Ahmet Sönmez’in yüksek fonksiyonlu otistik bir babayla "normal" oğlunun hikayesine odaklanan filminin gösteriminin ardından, filmin yönetmeni Ahmet Sönmez, senaristi Nalan Merter Savaş ile oyuncuları Ömer Akgüllü, Vildan Atasever ve Aybars Kartal Özson seyircilerin karşısına çıktı. Soru cevap bölümünün moderatörlüğünü Boğaziçi Film Festivali Festival Programcılarından Ebubekir Elkatmış yaptı.
Filmi kendi oğluyla yaşadıklarını tersten okuduğunu ve hikayeyi yarattıklarını söyleyen Ahmet Sönmez, “Yaşanmışlıkların verdiğiyle bir hikaye yapmak istiyorsunuz ve tıpkı benim yaptığım gibi filmler ortaya çıkıyor” dedi. Filmdeki gibi hikayeleri anlatmanı her zaman zor bir yanı olduğuna da değinen Sönmez, hem yaşanmışlık hem de çok az görünen bir durumla ilgili film yaptıklarını, bu durumun da filmi özel kıldığını belirtti. “Toplumun geneli otizmle karşılaşmıyor. Çok az bilinen bir durum.

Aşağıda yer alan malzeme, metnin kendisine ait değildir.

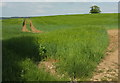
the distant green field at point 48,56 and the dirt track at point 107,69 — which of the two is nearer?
the distant green field at point 48,56

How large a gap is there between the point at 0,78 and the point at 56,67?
2470 millimetres

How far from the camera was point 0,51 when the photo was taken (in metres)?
6.04

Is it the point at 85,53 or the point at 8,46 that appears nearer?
the point at 8,46

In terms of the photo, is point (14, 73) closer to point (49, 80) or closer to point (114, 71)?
point (49, 80)

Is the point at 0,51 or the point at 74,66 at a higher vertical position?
the point at 0,51

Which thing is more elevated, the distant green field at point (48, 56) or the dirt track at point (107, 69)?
the distant green field at point (48, 56)

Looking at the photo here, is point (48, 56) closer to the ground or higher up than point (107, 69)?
higher up

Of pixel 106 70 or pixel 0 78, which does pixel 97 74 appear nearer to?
pixel 106 70

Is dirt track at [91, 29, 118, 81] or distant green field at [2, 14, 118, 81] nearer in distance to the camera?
distant green field at [2, 14, 118, 81]

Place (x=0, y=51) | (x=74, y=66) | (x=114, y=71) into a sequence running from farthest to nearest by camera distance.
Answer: (x=114, y=71)
(x=74, y=66)
(x=0, y=51)

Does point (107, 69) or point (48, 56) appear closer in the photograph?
point (107, 69)

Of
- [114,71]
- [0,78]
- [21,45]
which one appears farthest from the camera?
[21,45]

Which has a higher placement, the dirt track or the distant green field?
the distant green field

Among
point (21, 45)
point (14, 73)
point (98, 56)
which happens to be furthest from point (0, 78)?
point (98, 56)
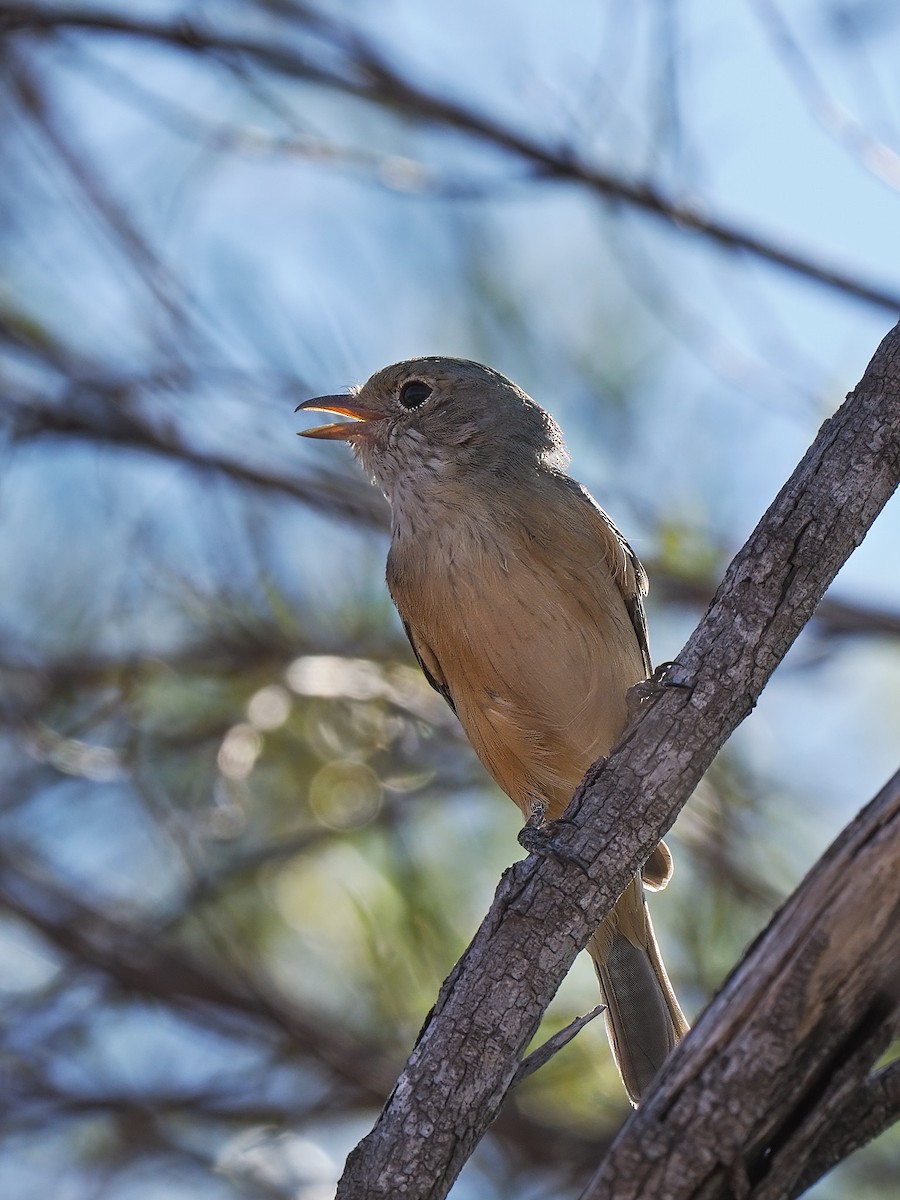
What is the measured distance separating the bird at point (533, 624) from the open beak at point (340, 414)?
23cm

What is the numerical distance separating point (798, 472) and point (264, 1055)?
3.14 m

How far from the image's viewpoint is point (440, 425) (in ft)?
14.8

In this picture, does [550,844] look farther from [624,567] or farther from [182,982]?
[182,982]

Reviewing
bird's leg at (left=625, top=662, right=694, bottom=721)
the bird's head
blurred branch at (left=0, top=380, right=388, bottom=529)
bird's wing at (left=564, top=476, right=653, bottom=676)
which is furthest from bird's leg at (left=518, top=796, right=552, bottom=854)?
blurred branch at (left=0, top=380, right=388, bottom=529)

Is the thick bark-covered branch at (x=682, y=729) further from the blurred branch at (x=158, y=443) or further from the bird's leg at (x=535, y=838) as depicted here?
the blurred branch at (x=158, y=443)

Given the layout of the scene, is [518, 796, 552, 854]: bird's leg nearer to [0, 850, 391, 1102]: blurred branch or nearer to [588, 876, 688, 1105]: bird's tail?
[588, 876, 688, 1105]: bird's tail

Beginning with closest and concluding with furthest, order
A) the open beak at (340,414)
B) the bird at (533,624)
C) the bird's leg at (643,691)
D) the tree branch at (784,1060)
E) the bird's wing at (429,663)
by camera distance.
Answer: the tree branch at (784,1060) < the bird's leg at (643,691) < the bird at (533,624) < the bird's wing at (429,663) < the open beak at (340,414)

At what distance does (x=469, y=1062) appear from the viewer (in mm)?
2350

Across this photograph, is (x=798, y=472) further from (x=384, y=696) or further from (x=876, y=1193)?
(x=876, y=1193)

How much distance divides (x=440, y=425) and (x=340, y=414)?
41cm

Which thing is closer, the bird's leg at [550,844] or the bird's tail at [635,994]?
the bird's leg at [550,844]

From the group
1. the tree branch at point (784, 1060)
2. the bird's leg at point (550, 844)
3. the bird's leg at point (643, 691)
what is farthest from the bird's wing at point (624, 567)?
the tree branch at point (784, 1060)

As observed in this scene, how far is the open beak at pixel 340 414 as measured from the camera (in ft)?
15.2

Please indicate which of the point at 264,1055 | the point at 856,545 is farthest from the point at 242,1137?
the point at 856,545
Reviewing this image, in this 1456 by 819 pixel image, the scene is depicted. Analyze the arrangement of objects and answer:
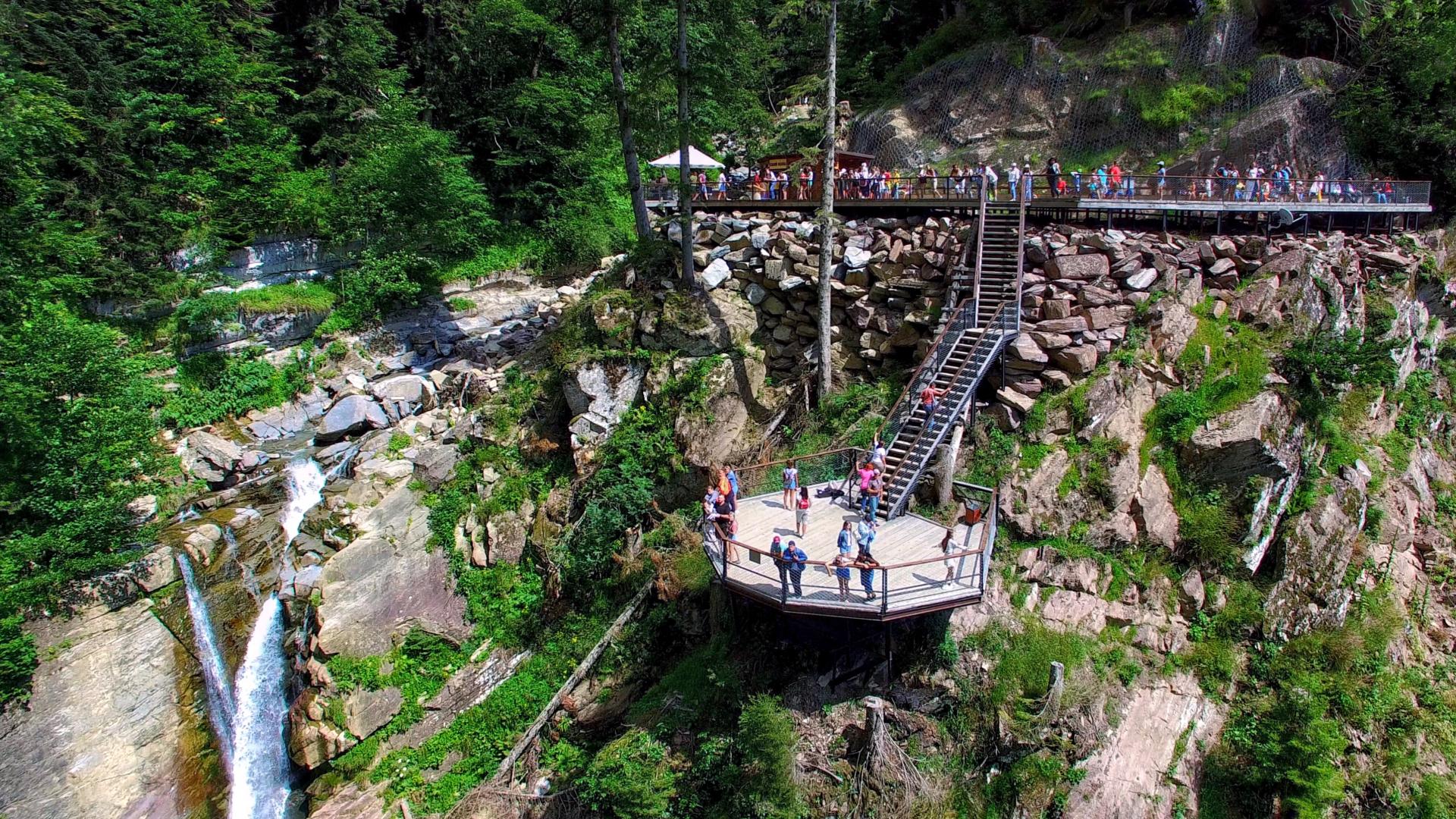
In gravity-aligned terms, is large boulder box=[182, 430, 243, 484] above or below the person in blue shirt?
below

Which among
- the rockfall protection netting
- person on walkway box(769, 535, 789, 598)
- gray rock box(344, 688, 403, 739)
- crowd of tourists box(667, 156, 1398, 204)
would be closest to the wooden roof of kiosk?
crowd of tourists box(667, 156, 1398, 204)

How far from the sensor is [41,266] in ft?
74.6

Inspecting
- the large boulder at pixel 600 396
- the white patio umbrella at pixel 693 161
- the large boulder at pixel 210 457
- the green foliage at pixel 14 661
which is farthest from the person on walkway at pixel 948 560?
the large boulder at pixel 210 457

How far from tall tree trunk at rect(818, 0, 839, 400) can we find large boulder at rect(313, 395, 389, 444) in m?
14.4

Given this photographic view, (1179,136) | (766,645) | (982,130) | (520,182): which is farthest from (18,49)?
(1179,136)

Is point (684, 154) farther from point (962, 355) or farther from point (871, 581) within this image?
point (871, 581)

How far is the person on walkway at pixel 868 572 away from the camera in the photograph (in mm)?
10898

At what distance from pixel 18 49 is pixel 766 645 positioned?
32.9 meters

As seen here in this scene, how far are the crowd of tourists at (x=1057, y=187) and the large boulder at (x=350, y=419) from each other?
1249cm

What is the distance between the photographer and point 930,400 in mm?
15562

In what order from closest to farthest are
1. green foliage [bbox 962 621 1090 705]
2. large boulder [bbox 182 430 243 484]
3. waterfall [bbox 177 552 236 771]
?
green foliage [bbox 962 621 1090 705] < waterfall [bbox 177 552 236 771] < large boulder [bbox 182 430 243 484]

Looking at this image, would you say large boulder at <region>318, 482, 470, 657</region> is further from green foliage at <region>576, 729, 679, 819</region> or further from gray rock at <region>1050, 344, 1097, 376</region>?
gray rock at <region>1050, 344, 1097, 376</region>

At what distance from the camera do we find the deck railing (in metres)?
19.1

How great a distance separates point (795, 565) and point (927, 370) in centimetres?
654
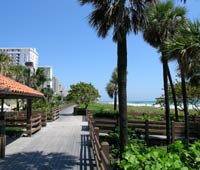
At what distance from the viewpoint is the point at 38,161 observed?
1005cm

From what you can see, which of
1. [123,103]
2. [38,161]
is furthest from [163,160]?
[38,161]

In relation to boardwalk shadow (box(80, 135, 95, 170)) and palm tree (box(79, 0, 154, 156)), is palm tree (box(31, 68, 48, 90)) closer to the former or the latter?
boardwalk shadow (box(80, 135, 95, 170))

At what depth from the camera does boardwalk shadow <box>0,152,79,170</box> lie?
30.3 feet

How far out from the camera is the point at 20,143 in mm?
14070

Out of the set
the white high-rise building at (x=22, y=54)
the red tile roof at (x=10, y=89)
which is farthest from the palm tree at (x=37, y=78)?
the white high-rise building at (x=22, y=54)

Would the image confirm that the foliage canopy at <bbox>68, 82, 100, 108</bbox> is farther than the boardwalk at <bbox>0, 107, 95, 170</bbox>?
Yes

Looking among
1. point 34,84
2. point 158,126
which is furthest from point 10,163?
point 34,84

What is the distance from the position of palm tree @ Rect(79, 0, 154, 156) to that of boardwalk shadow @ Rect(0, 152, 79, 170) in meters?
2.05

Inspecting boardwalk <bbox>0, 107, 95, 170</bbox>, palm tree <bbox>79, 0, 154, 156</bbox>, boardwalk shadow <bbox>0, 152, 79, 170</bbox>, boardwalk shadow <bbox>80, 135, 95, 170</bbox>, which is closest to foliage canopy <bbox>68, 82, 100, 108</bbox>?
boardwalk <bbox>0, 107, 95, 170</bbox>

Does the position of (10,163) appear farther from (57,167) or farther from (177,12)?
(177,12)

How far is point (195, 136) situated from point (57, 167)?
10295 mm

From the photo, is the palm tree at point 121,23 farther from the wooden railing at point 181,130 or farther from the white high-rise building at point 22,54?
the white high-rise building at point 22,54

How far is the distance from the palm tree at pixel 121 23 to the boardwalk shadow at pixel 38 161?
2.05 meters

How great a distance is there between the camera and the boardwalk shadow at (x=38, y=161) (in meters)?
9.23
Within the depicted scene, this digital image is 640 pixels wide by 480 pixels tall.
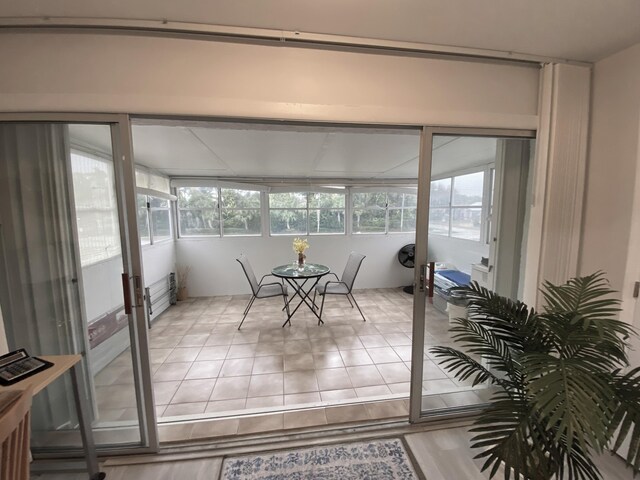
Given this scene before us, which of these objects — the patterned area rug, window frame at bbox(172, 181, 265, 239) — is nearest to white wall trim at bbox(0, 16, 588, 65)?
the patterned area rug

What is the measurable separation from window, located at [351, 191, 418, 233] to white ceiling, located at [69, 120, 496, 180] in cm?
87

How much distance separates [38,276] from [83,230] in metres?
0.35

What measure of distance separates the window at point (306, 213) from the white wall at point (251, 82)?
141 inches

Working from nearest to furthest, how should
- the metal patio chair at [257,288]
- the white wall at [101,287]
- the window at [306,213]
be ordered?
the white wall at [101,287]
the metal patio chair at [257,288]
the window at [306,213]

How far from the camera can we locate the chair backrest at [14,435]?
84cm

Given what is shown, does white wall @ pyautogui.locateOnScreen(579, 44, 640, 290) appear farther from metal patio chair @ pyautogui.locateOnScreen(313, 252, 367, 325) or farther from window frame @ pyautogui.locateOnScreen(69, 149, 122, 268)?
window frame @ pyautogui.locateOnScreen(69, 149, 122, 268)

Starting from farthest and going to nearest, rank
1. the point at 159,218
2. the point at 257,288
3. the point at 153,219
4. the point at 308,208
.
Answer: the point at 308,208, the point at 159,218, the point at 153,219, the point at 257,288

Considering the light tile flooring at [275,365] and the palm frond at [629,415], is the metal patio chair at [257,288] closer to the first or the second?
the light tile flooring at [275,365]

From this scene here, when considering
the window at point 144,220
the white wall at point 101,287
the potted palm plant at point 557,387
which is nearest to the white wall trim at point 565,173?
the potted palm plant at point 557,387

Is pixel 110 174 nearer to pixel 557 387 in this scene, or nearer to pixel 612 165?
pixel 557 387

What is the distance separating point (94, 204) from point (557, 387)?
2.49 m

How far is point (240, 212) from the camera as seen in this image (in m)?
4.90

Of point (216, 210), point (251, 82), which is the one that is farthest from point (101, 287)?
point (216, 210)

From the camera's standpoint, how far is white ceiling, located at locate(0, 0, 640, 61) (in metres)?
1.13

Bunu hem bu şekilde filme aktarmak hem de filmdeki gibi farklı bir şekilde anlatma derdimiz vardı” diye Sönmez, filmin senaryo, finans ve oyuncu seçiminde ciddi emek verilerek ortaya çıkarıldığını söyledi.
Filmin başrol oyuncusu Ömer Akgüllü kendisine yöneltilen “Otizmli bir bireyi oynamak nasıl bir duyguydu?” sorusuna set süresince kendisine herkesin çok iyi katlandığını belirterek kimseyle hiçbir temasının olmadığını ve tamamen içine kapalı olduğunu ifade etti. Yönetmen Ahmet Sönmez de Akgüllü’den oyunculuk anlamında en iyi performansı almak için kendisi dahil kimsenin iletişime geçmemesi için azami derecede özen gösterdiklerine değindi. Filmin diğer başrol oyuncusu Vildan Atasever de karakterine dair yöneltilen soruya “Kadınların her zaman evliliklerindeki ilişkilerinde yaşadıkları durumu düşünerek empati kurmaya çalıştım. Biz kadınların çok fazla emek verdiğini düşünüyorum her şey için. Anlaşılmadığımızı da düşünüyorum bazen” dedi ve kadının evden gittikten sonra ise her şeyin başkalaşarak bambaşka bir hal aldığını filmde de görülebildiğini belirtti.
Filmin genç oyuncusu Aybars Kartal Özson da filme dair yaptığı konuşmasında çekimler süresince kendisini otizmli bireylerin yerine koyduğunu ifade etti ve sonrasında da onlara nasıl yardımcı olabileceğine dair bir düşünce içine girdiğini belirtti. “Benim rolüm çocuktu ama filmde ben baba olmuştum, babam da benim çocuğum olmuştu ve ben ona baktım” diyen Özson bu durumun kendisi için farklı bir tecrübe olduğundan bahsetti. Filmin senaristi Nalan Merter Savaş da çevresinde hiç otizmli birey olmadığını fakat senaryo yazım sürecinin kendisi için bir keşif durumu olduğunu vurguladı.